Like all illicit drugs, LSD can remain in the body for over 10 hours from the time it is used. Besides that, the metabolite 2-oxo-hydroxy-LSD is able to stay in the body for more than four days.
Because of its hallucinogenic properties, LSD is classified as illegal and found among many street drugs. Commonly, LSD is ingested in capsule or liquid form but can also be taken sublingually.
Its use often causes a lasting effect, which is described as being psychedelic in nature. Although it does not contain highly addictive properties, it is still placed in the Schedule I category for illegal substances.
After a person takes LSD, it may take two hours before its effects will be felt, although many times, it can be much quicker than that.
Detecting LSD in the Body
With a half-life that is considered short-term, half of its dose is not detectable after a certain amount of time and once the body clears it out. Besides that, an individual’s weight and age also impact the amount of time it takes for the body to metabolize and expel it.
To detect illicit drugs, four ways can be utilized: hair, saliva, urine, and blood. These all can also determine the type and its amount within the body.
To test for LSD, the methods used often for detection purposes include:
- Blood – Testing blood allows the tester to obtain the most precise results of any presence of LSD. Despite this, the blood test is considered very invasive. This makes them the least commonly used test to check for illicit drugs. For LSD, the blood test can detect it after 10-12 hours of being in the body.

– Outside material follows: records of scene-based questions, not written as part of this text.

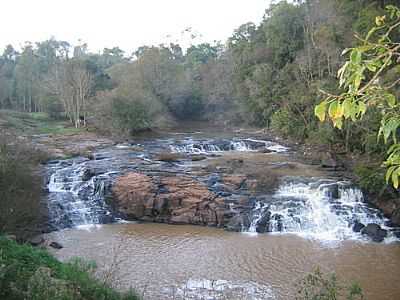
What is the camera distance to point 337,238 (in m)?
13.2

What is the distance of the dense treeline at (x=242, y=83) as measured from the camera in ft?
79.0

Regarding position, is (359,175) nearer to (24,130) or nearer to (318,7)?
(318,7)

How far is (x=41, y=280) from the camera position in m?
5.66

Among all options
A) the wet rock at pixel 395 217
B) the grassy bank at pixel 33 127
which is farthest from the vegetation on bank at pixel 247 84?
the wet rock at pixel 395 217

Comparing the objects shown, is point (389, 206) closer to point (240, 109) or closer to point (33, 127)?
point (240, 109)

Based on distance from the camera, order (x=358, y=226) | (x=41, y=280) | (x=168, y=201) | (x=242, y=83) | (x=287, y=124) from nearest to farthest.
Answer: (x=41, y=280), (x=358, y=226), (x=168, y=201), (x=287, y=124), (x=242, y=83)

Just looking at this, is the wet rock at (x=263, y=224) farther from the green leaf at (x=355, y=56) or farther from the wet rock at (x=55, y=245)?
the green leaf at (x=355, y=56)

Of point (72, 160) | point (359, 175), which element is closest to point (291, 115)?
point (359, 175)

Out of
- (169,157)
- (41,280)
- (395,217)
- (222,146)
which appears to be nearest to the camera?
(41,280)

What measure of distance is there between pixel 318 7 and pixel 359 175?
15961mm

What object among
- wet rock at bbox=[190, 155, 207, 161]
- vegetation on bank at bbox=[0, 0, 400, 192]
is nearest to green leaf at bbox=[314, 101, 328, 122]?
vegetation on bank at bbox=[0, 0, 400, 192]

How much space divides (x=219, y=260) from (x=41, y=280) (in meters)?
6.24

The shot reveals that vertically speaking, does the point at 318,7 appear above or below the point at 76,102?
above

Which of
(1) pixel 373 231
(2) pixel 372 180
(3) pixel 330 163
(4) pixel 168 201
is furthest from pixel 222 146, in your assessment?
(1) pixel 373 231
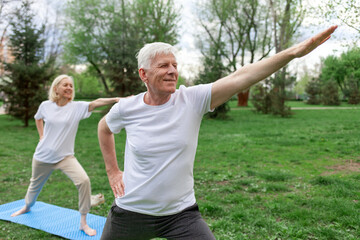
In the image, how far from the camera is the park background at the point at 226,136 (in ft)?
16.3

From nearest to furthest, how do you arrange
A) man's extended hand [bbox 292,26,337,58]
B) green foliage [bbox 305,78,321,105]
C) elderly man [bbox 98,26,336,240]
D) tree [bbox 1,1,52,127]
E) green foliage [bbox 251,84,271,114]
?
man's extended hand [bbox 292,26,337,58], elderly man [bbox 98,26,336,240], tree [bbox 1,1,52,127], green foliage [bbox 251,84,271,114], green foliage [bbox 305,78,321,105]

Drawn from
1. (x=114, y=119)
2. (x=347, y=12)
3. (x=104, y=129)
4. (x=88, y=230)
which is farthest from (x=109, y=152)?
(x=347, y=12)

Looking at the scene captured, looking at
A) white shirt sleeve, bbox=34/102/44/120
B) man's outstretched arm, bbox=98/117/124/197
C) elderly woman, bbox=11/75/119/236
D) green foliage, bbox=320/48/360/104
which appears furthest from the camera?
green foliage, bbox=320/48/360/104

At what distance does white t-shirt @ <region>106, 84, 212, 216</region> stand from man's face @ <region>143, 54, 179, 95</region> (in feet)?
0.38

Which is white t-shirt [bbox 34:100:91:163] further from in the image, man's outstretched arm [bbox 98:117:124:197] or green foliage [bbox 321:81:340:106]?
green foliage [bbox 321:81:340:106]

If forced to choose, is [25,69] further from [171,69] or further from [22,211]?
[171,69]

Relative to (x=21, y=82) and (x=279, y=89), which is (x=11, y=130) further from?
(x=279, y=89)

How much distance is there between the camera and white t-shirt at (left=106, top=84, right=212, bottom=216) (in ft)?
7.55

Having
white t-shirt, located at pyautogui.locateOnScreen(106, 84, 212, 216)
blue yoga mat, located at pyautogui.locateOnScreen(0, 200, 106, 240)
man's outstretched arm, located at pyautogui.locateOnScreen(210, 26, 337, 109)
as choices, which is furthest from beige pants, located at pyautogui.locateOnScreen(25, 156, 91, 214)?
man's outstretched arm, located at pyautogui.locateOnScreen(210, 26, 337, 109)

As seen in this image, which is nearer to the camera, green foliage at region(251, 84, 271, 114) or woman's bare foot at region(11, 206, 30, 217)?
woman's bare foot at region(11, 206, 30, 217)

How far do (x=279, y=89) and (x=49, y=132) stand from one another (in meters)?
21.0

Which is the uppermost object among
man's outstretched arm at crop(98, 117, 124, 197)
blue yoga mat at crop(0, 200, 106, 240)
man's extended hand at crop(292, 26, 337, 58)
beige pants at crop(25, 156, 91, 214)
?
man's extended hand at crop(292, 26, 337, 58)

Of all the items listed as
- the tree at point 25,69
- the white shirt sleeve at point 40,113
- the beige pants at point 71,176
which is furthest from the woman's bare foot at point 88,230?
the tree at point 25,69

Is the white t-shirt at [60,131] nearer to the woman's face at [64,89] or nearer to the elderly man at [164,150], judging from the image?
the woman's face at [64,89]
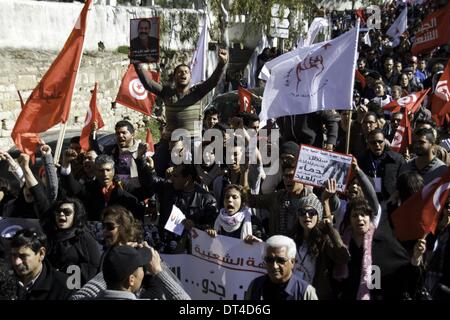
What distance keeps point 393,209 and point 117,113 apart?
1311cm

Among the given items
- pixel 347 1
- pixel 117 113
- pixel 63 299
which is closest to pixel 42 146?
pixel 63 299

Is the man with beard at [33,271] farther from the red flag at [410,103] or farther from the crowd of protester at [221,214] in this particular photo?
the red flag at [410,103]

- Urine – Due to a short time frame for detection, urine can only be used to detect it if no more than 8 hours have passed. Nonetheless, the metabolite 2-oxo-hydroxy-LSD is detectable for five days after being ingested.
- Hair – Testing hair can provide results stemming from use that is 90 days old. Regardless, drug testing using hair is not used very often.
|90 Days||10-12 hours||10-12 hours||5 days|
Methods Affecting the Detectability of LSD
On top of the test, other methods determine the amount of time the drug remains in the body. These methods all have an impact on the amount of time that it can be detected:
Ingesting food with LSD makes your system take more time for metabolizing. If taken alone, the drug will have faster effects, and the body will expel it faster.
The body condition can impact the amount of time it takes to detect it. If an individual has an illness or a liver condition, they will have difficulty ridding the drug. This means the drug remains in the body for a more extended period.
Composition of the Body
The composition of the body can also determine the amount of time any drug sticks around. Usually, a thin and short individual will need more time as compared to an obese individual.
A Person’s Age
The age of a person influences the amount of time because a younger person typically has good health compared to an older individual. A younger individual has an easier time breaking it down.
Mixing with Multiple Medications
When LSD is mixed along with multiple medications, it impacts the detectability of LSD. It will either slow down or increase the time needed for metabolizing and eliminating it from the body.
Amount of Time LSD Needs to take Effect on the body.
Individuals on LSD will feel the effects of it 30 minutes after ingestion of it. Once in the system, the body will feel the full Effect within three hours and begin to decrease and stop after twelve hours. Regardless of its being expelled, a person can have a flashback for at least several days following consumption.
Known LSD adverse effects commonly experienced involve:
- Numbness/tingling sensation
- Dry Mouth
- Raised blood pressure
- Increased temperature
- Rapid heart rate
Moreover, individuals on this drug will possibly encounter many sensory distortions and changes in their ability to rationalize. When a considerable dose is taken, the user may become overwhelmed and experience an episode of despair and irrational thinking.
If taken continuously, the user may experience a condition known as HPPD (hallucinations). Although this is a rare condition, it is still capable of causing impairments in overall functions and a tremendous amount of flashbacks.
Necessary Treatment for Addiction
Although not common, impairments can happen following addiction as well as personal problems. It is important to remember that addiction is usually occurring once they begin to feel worried.
Getting the proper help is not as hard as it may seem, and for most, attending inpatient rehab is the best road to recovery. However, before any inpatient program, they should participate in a detox program that can control withdrawal.